> _PROBLEM REQUIREMENTS_:
Resume the writing on righteousness as an absolute state, carrying it forward from its final sentence.

** START OF SUPPLIED TEXT **

REVIEW. Once again, I have gone through this process very deliberately to show that:

  • it is possible, through the gospel of Christ, to change states and to move from unrighteous to righteous
  • the movement from one state to another is always in the same direction, namely, from spiritually unrighteous to spiritually righteous, and
  • the destination state of “righteous” becomes the eternal state for that person. From that point on, the person is eternally declared righteous.

As we have considered this movement between absolute states, hopefully it has become clear why the gospel of Jesus Christ is good news for condemned sinners. Through the gospel, the one who is fully spiritually unrighteous in God’s sight and condemned by their sin is not hopelessly doomed to hell, although that is what they deserve. All other means of rescue fail utterly, but for the one who will repent of their sin and confess Jesus Christ as Lord, their faith is credited to them as righteousness. By trusting Christ as Lord and Savior, God declares that person as being righteous, and righteous they remain eternally.

SDG rmb 5/22/2022 #534

Meditations on the righteous and on righteousness – Part 1

INTRODUCTION. The first of a short series of posts giving my thoughts on topics like the absolute nature of being righteous or unrighteous, how it is that one who is wholly unrighteous can become fully righteous in God’s sight, how to reconcile a declaration of God’s righteousness with unrighteous behavior, and others. Degrees in the manifestations of (expressions of, displays of) unrighteousness and of righteousness, and the reason for these degrees.

I want to spend the next few posts considering the concept of righteousness and what it means to be righteous, but before we get too far into these critical topics, it would be good to establish some basic ideas.

“RIGHTEOUS” IS AN ABSOLUTE TERM

Every person who ever lives is either completely righteous or completely unrighteous. That is, “righteous” and “unrighteous” are terms which represent two states or two conditions that are mutually exclusive. You are either 100% righteous or you are 100% unrighteous, and there is nothing in between. “Righteous” and “unrighteous” are words like up or down, top or bottom, yes or no, right or left, on or off, positive or negative. These “either/or” words are called “absolute words” or “absolute terms” because they have no presence of degrees; it is either one or the other.

KEY CONCEPT: In the Bible, “righteous” and “unrighteous” are absolute terms. Every person is either righteous or they are unrighteous, and there is no third category.

** END OF SUPPLIED TEXT **
** START OF GIVEN RECORDS **

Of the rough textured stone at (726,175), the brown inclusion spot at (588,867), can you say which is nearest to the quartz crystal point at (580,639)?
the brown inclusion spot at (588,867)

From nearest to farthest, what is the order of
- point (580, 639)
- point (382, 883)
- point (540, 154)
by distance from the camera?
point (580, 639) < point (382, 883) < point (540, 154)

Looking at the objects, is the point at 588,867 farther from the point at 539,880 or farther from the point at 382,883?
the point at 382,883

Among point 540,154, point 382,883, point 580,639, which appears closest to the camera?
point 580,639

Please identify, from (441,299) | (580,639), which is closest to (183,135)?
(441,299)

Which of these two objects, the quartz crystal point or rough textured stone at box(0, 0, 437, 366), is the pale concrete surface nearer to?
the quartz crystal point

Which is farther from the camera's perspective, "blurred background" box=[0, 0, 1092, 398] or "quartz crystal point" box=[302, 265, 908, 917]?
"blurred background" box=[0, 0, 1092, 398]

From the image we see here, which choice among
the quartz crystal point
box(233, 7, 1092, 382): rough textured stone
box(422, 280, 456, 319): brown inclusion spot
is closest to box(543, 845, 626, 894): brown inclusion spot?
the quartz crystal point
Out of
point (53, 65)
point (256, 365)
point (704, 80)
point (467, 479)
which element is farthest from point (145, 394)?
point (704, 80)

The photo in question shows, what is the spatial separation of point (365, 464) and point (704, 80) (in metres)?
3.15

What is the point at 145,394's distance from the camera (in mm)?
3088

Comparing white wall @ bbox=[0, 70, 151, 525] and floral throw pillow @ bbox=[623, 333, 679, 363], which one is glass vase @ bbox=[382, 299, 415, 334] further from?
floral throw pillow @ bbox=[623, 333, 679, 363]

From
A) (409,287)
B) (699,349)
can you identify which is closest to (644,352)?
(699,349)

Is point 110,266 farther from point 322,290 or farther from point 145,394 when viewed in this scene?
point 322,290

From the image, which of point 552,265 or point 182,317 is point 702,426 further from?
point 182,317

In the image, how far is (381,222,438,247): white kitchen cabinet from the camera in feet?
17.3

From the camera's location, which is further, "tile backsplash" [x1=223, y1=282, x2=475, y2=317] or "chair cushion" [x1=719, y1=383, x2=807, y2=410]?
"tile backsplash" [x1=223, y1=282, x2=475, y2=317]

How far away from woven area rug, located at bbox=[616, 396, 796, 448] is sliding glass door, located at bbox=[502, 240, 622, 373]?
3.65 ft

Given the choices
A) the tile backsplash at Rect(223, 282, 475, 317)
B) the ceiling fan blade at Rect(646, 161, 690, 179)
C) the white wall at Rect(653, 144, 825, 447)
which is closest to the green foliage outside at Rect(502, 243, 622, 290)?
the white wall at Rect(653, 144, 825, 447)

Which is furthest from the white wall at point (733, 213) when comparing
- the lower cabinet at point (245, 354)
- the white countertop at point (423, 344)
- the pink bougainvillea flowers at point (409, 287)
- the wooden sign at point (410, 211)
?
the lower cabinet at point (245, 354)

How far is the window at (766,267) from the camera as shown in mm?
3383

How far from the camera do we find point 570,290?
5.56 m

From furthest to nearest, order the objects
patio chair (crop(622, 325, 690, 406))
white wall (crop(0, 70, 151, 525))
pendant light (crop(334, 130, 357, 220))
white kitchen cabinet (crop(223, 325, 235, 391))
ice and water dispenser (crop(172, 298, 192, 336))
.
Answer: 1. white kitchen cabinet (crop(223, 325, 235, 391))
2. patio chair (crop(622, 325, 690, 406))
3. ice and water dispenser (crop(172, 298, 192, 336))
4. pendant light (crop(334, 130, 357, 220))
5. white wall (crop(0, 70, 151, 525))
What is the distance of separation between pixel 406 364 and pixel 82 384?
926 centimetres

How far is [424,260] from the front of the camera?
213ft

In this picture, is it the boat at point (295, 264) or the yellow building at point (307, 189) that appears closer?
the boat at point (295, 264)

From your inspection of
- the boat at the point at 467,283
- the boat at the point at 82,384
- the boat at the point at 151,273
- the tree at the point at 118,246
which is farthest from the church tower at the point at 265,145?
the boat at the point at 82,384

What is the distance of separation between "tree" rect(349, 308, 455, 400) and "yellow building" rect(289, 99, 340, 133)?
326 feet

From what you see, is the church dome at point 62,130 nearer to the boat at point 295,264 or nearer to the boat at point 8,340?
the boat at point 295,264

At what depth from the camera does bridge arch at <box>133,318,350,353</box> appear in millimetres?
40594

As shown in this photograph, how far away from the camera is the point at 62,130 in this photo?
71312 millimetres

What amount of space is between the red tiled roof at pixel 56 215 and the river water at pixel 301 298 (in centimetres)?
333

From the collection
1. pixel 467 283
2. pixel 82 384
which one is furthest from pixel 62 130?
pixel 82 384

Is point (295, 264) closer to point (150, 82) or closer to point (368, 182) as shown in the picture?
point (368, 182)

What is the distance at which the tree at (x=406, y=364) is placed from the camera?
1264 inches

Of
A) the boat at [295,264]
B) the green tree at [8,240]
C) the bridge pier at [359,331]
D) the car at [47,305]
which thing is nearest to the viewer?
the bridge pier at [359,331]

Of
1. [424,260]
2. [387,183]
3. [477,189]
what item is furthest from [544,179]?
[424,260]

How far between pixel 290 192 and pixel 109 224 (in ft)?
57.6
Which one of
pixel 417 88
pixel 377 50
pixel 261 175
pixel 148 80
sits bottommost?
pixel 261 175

** END OF GIVEN RECORDS **

> _EXERCISE OUTPUT_:
This is a very important concept to understand because it nullifies many of the most common descriptions of our own moral condition, descriptions which are full of relative and vague terms. When people are asked about their own righteousness or about their condition before God, they will offer something like, “I think I’m a pretty good person.” Whatever that means, it leaves THE question unanswered: “Are you righteous before God? Yes or no.”

            But why spend time thinking about righteousness? And why is it important to know whether I am righteous or unrighteous in God’s sight? Righteousness a critical topic because it is essential for salvation. To enter heaven, you must be perfectly righteous in God’s sight, and yet we are all helplessly trapped in our unrighteousness and are, therefore, under the condemnation of God. We require perfect righteousness but possess perfect UNrighteousness and are without any available means of escaping from our unrighteous state. The question thus becomes, “How can anyone be righteous before God?” This would be impossible were it not for the gospel.

DECLARED RIGHTEOUS

Since there is “none righteous, no, not one” (Psalm 14:1, 3; Romans 3:10ff; cf. Psalm 143:2; Jeremiah 5:1; etc.) and all are therefore unrighteous before a holy God, the Lord has graciously provided the gospel as a way to save sinners. Through the gospel of Jesus Christ, the Lord will declare a person to be righteous on the basis of that person’s faith in Jesus Christ. The Lord’s declaration of their righteousness in time forever transfers that person into the kingdom of the righteous.

We have just stated the good news of the gospel that God will declare any person to be righteous if that person will place their faith in Jesus Christ. So, the Lord declares them righteous by their faith and, at that moment, their righteous eternal life in Christ begins. (Have you responded to the gospel? Have you placed your faith in Jesus Christ?)

This is the most important message that could ever be proclaimed, that by faith God will justify (declare righteous) the ungodly (Romans 4:5), and my writing could be complete right at this point. 

BUT NOT DECLARED UNRIGHTEOUS

But, as I continued to think about the unrighteous and God’s declaration of righteousness, I noticed another idea that caught my attention.

We have said that, by faith, God declares the unrighteous person to be righteous. On the other hand, the Lord does not declare a person to be unrighteous. Why is this so? If the Lord declares a person righteous based on their faith, why would the Lord not also declare a person to be unrighteous?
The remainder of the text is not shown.